Hollanda Türkleri kurumsal hafızasına sahip olanlar hatırlayacaklardır. Hollanda Diyanet Vakfı ile ilgili sunulan önerge ne ilk ne de sondur. Geçmişte olduğu gibi, geçen hafta gündeme getirilen iddialar abesle iştigalden başka bir şey değildir.

Sadece, Cuma hutbelerinin Ankara’da hazırlanması bilgisizliğine verilecek cevap bile yeterli olacaktır. Sağır Sultan bile, 2016 yılından bu yana Hollanda Diyanet Vakfı Camilerinde okunan cuma hutbelerinin bir komisyon tarafından hazırlandığını ve üç ayrı dilde Vakfı’n internet sitesinde yayınlandığını, bilir. Diğer iddialara girmeye gerek yoktur…

Elbette, Hollanda Diyanet Vakfı, gereken cevabı verecektir. Vermelidir de.

Ancak, geçmişe şöyle bir göz attığımızda, bu tür, bilgisizlik ya da maksatlı olabilecek suçlamaların devam edeceği söylenebilir. Bu ve benzeri gelişmelerin en aza çekilmesi için, Vakfın stratejik çalışmalar yapmaktan başka çaresi yok.

İki ay önce, bir vesileyle ifade ettiğimiz iki öneriden birisini hatırlatalım: Hollanda Diyanet Vakfı, kuruluş yıllarının akabinde olduğu gibi, Hollanda karar vericileriyle ilişkilerini ivedilikle iyileştirmeli, geliştirmeli ve sürdürülebilir ortak çalışmalar başlatmalıdır.

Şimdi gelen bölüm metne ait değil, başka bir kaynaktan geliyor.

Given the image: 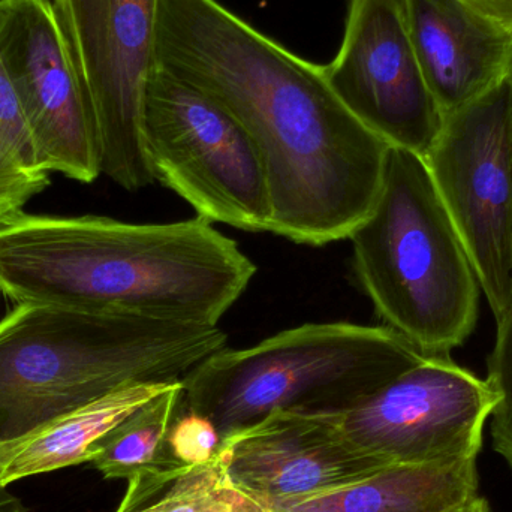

Hollanda Türk sivil toplum tarihçesinde örnekleri var olan, örneğin Hacı Karacaer müdürlüğü döneminde Milli Görüş’ün altın çağı gibi, Hollanda Diyanet Vakfını tüm sivil ve resmi kurumlarda temsil edecek, Vakfın sosyal katılım ve iletişim sürecini yöneterek profesyonel bir kişi ve onu destekleyecek grup oluşturulmalıdır.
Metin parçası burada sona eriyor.